But at least on one front, it would be wrong to say the president’s impact has been negligible. With his appointments of Attorney General Jeff Sessions and Supreme Court Justice Neil Gorsuch, Trump has made serious inroads toward transforming the justice system – sadly, in a way that signals a rapid erosion of the rights of Americans.

Under Sessions, one of the Justice Department’s first, egregiously cruel actions was to roll back protections allowing transgender students to use school bathrooms corresponding with their gender identity. It came after Sessions reportedly squared off with Education Secretary Betsy DeVos, and won. The move rescinded a civil rights expansion from the Obama administration; more than that, it served as an early warning of the direction Sessions’ DOJ intended to take.

Now, Sessions reportedly wants to revive a draconian – and widely discredited –strategy from several decades ago at the height of the war on drugs, with harsher prosecution of drug cases and use of mandatory minimum prison sentences. Such action would reverse practices of the Obama Justice Department against seeking across-the-board sentences for some low-level drug offenders. In the past, the systematic sentencing of such offenders led to a recognized crisis of mass incarceration, a booming prison population heavily made up of black men, with attendant destruction of African-American families and communities.

At the same time, Sessions’ Justice Department has signaled the federal government may no longer seek to apply the brakes to voting discrimination. It dropped a legal argument raised by the Obama administration that Texas had enacted a strict voter-identification law with discriminatory intent.

Despite the Justice Department’s turnabout, District Judge Nelva Gonzales Ramos recently declared that the Texas law “was passed, at least in part, with a discriminatory purpose.” The issue of intent is important in determining whether Texas will be required to get Justice Department approval before revising its election laws.

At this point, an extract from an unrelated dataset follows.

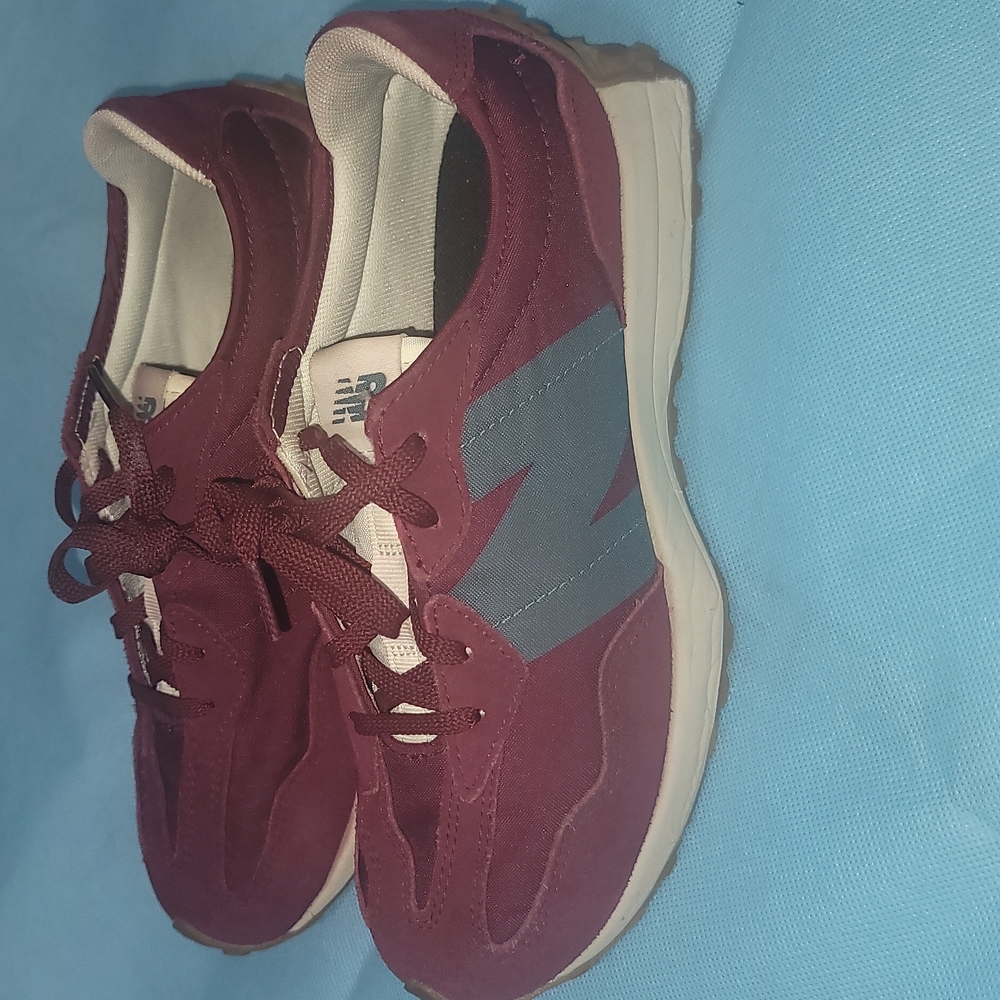 New balance 327
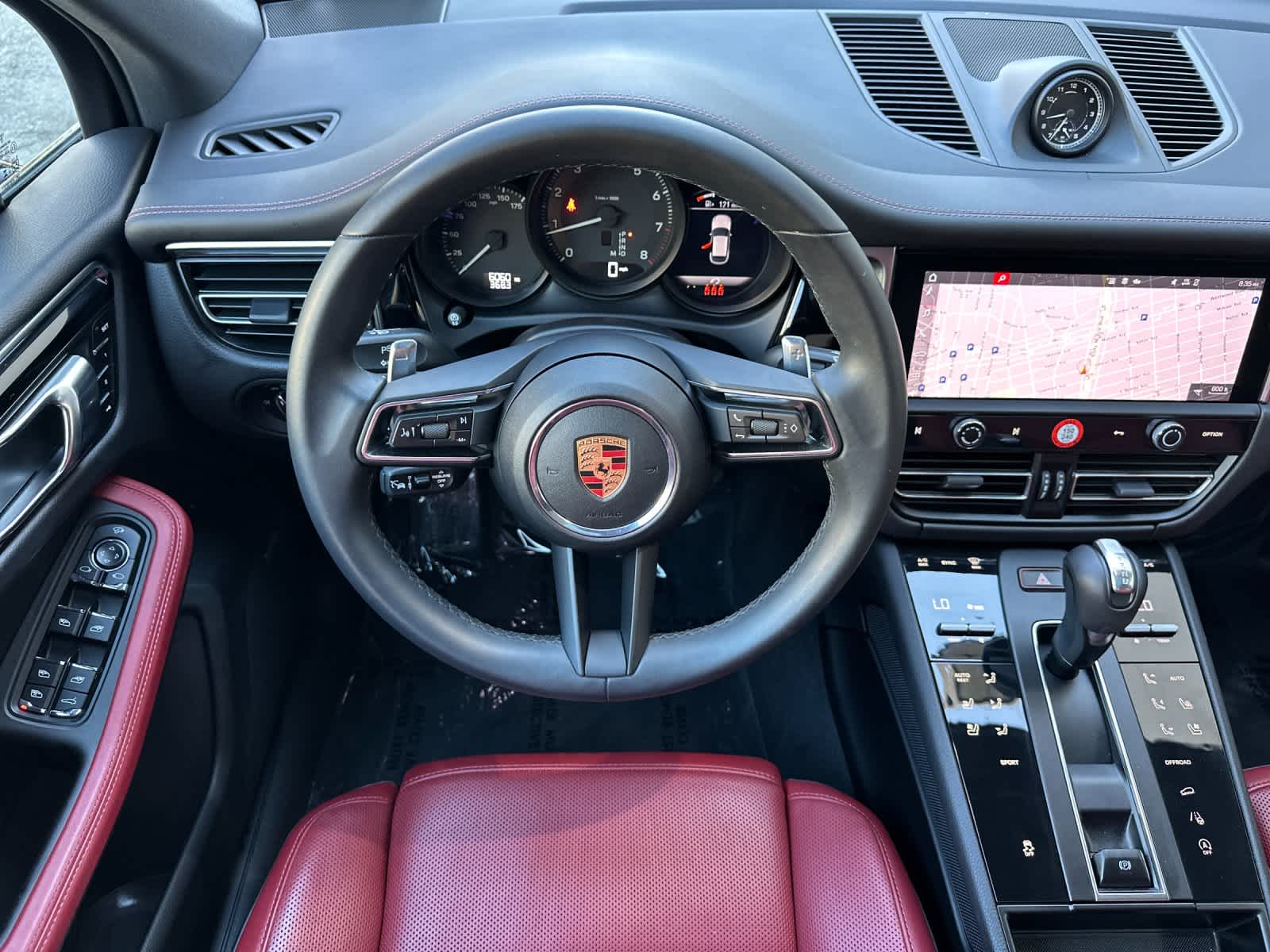 Thumbnail: 2025 Porsche Macan - 15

Equally concerning, Sessions has ordered a comprehensive review of existing or possible consent decrees to bring reform to local police departments, raising fears of diminished police accountability. This comes despite documented reports of unconstitutional race discrimination patterns, and excessive police force, in some major cities.

And Sessions apparently shares with his boss, Donald Trump, a willingness to belittle the federal judiciary. When a judge in Hawaii blocked Trump’s flawed ban on travelers from several predominantly Muslim countries, Sessions voiced amazement “that a judge sitting on an island in the Pacific can issue an order that stops the President of the United States from what appears to be clearly his statutory and Constitutional power.”

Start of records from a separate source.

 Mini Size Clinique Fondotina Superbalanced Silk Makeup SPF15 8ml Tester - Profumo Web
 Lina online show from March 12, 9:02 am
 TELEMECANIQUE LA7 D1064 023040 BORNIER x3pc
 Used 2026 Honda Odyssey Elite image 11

Meanwhile, the newly-minted Justice Gorsuch has already moved the Supreme Court rightward, telegraphing with his first vote that he will be a reliable member of its ultraconservative wing.

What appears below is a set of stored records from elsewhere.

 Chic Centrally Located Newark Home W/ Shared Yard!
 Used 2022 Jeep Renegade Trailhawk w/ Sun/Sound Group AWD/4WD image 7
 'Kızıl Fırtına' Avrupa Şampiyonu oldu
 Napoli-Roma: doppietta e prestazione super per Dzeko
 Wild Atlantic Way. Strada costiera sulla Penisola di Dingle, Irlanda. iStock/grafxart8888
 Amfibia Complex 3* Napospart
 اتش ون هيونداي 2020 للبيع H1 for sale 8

Gorsuch effectively cast the deciding vote in a 5-4 decision permitting executions of Arkansas death row inmates to go forward beginning with Ledell Lee. A big factor was the anticipated expiration of the state’s supply of lethal-injection drugs. The Roberts Court, its conservative majority now completed by Gorsuch, bought that suspect rationale.

“In my view, that factor, when considered as a determining factor separating those who live from those who die, is close to random,” Justice Stephen G. Breyer objected in dissent. The court’s vote cleared the way for Arkansas’ first execution in a decade; this week, the nation’s first back-to-back, double execution since 2000 followed in the same state.

There is a pattern here, and it is not one of inertia. Trump has set in motion a rollback of decades of human rights progress, and the consequences for some of our society’s most vulnerable will be felt for generations. Certainly the president has flailed without effect on the legislative front. But the shift in the orientation of our apparatus of justice is real, it is happening now, and we ignore it our peril.

No real action in the first 100 days? Think again.